**Given records:**
----------
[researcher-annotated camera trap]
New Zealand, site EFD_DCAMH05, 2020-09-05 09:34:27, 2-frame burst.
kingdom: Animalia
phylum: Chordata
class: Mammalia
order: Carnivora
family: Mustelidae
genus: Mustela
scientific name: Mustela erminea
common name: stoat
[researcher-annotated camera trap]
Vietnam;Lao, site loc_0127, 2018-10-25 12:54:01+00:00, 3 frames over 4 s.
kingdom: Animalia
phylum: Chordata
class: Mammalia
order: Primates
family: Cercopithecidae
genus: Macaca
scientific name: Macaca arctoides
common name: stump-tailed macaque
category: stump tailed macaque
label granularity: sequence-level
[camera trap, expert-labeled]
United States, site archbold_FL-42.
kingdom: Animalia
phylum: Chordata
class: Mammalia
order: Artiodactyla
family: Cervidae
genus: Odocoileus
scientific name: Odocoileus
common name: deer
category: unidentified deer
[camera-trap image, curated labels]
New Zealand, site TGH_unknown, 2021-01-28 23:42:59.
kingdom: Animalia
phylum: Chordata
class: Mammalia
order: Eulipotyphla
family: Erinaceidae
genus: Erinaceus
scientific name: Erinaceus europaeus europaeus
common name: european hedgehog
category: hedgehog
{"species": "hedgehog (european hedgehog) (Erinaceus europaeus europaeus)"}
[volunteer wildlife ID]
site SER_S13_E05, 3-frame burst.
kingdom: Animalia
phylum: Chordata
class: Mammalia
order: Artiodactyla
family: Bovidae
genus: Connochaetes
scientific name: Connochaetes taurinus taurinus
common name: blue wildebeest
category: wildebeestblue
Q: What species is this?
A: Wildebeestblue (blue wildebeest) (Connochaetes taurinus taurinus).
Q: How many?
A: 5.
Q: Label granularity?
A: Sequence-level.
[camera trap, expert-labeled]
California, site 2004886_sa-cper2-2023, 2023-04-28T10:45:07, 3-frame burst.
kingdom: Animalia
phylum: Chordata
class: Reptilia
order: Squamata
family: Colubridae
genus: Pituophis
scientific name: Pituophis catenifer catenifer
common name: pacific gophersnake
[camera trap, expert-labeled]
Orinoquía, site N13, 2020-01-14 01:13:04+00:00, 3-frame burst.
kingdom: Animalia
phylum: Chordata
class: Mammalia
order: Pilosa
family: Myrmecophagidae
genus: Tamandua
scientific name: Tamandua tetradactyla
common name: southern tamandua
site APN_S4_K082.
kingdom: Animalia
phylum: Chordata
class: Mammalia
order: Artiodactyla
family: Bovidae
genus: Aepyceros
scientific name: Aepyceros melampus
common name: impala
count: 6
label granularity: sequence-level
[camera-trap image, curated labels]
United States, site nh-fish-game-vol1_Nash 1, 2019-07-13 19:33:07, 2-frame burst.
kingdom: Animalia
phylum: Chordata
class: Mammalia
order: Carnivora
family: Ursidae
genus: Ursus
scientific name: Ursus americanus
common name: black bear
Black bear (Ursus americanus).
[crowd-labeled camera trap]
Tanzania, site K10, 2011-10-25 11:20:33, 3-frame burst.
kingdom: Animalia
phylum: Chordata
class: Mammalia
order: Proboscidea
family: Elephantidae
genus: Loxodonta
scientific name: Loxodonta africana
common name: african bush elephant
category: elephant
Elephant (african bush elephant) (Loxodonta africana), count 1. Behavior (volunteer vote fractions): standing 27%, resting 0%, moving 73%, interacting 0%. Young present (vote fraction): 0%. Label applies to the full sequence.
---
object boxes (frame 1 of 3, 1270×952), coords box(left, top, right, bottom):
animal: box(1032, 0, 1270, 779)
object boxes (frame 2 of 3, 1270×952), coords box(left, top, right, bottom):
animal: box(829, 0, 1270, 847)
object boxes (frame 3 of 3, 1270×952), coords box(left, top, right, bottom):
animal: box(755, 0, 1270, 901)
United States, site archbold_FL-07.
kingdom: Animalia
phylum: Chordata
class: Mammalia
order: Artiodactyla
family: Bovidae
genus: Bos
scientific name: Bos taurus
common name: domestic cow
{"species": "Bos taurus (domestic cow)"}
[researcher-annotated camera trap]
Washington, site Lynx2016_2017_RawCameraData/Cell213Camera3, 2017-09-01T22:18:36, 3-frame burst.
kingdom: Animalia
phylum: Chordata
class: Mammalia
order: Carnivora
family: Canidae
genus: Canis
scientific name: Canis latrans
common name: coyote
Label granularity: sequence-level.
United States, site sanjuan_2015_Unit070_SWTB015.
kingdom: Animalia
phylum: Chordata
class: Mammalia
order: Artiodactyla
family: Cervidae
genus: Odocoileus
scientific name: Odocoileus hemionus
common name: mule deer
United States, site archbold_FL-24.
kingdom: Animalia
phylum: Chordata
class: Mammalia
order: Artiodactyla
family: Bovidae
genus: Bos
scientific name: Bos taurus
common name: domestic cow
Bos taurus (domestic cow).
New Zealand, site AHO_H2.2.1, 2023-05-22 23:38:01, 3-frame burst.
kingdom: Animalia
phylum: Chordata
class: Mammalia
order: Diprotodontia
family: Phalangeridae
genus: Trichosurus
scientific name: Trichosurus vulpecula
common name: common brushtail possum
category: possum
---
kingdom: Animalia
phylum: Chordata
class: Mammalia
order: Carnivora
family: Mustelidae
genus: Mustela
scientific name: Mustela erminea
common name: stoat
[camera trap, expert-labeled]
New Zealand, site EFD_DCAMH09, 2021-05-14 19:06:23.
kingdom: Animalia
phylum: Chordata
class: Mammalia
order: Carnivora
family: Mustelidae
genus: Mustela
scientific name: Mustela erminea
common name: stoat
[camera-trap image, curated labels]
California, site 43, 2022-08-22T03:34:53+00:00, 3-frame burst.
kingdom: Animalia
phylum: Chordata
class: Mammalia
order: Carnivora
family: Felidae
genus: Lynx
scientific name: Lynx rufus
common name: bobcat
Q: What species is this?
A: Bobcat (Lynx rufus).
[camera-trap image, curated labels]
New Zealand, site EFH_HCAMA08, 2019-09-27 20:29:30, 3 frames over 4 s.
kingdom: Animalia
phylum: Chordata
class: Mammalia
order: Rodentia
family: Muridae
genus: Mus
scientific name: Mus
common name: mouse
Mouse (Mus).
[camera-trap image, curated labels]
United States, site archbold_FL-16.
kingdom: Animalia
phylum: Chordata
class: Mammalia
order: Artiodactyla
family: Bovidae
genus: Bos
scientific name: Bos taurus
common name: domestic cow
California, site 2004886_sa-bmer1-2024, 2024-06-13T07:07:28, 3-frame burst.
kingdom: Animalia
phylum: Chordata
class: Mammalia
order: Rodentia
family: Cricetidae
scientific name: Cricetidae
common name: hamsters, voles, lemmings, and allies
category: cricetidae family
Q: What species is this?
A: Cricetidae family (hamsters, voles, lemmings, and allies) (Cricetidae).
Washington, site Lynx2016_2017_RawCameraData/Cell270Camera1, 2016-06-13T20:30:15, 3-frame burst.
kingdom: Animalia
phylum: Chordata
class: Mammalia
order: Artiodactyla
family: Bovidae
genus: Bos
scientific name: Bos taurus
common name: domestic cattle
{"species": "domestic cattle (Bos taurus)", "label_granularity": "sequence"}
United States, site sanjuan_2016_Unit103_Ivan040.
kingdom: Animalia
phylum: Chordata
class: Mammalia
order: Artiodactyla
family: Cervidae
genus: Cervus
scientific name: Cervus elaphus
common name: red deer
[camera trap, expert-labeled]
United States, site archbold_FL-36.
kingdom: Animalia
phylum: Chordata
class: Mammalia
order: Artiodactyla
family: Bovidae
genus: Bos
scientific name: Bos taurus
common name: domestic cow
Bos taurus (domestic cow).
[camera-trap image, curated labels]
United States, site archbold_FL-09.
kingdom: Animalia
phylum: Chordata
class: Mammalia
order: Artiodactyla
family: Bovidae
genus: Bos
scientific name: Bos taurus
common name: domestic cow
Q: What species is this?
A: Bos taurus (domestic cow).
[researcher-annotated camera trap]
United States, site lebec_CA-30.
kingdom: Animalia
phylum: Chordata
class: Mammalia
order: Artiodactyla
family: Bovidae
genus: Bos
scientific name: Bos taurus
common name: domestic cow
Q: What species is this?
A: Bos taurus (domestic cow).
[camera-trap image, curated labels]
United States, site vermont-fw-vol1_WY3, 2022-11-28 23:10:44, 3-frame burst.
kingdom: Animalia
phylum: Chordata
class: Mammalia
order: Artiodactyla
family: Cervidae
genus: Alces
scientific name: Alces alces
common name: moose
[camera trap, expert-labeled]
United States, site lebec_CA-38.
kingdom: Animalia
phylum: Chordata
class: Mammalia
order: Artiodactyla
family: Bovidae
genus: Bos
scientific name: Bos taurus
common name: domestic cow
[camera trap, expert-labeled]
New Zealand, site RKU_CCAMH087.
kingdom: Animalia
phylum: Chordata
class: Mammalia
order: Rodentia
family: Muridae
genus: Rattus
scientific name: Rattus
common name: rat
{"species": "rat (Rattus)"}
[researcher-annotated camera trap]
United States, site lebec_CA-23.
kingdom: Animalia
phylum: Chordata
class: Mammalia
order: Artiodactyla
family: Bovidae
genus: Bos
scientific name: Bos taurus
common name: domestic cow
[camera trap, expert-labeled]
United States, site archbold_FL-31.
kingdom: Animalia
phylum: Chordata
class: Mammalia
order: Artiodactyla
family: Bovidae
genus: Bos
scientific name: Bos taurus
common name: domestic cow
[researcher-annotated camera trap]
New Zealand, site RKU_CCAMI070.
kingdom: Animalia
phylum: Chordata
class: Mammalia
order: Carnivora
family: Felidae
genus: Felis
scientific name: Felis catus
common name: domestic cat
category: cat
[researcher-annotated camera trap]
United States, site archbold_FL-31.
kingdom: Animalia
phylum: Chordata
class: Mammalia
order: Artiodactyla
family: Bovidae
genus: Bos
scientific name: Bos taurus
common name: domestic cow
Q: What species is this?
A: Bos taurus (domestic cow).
----------
**Exercise directions:** All lines from the beginning of the entries through the line marked "scientific name: Erinaceus" are to be output exactly; nothing else belongs in the answer.

**Result:**
[researcher-annotated camera trap]
New Zealand, site EFD_DCAMH05, 2020-09-05 09:34:27, 2-frame burst.
kingdom: Animalia
phylum: Chordata
class: Mammalia
order: Carnivora
family: Mustelidae
genus: Mustela
scientific name: Mustela erminea
common name: stoat
[researcher-annotated camera trap]
Vietnam;Lao, site loc_0127, 2018-10-25 12:54:01+00:00, 3 frames over 4 s.
kingdom: Animalia
phylum: Chordata
class: Mammalia
order: Primates
family: Cercopithecidae
genus: Macaca
scientific name: Macaca arctoides
common name: stump-tailed macaque
category: stump tailed macaque
label granularity: sequence-level
[camera trap, expert-labeled]
United States, site archbold_FL-42.
kingdom: Animalia
phylum: Chordata
class: Mammalia
order: Artiodactyla
family: Cervidae
genus: Odocoileus
scientific name: Odocoileus
common name: deer
category: unidentified deer
[camera-trap image, curated labels]
New Zealand, site TGH_unknown, 2021-01-28 23:42:59.
kingdom: Animalia
phylum: Chordata
class: Mammalia
order: Eulipotyphla
family: Erinaceidae
genus: Erinaceus
scientific name: Erinaceus europaeus europaeus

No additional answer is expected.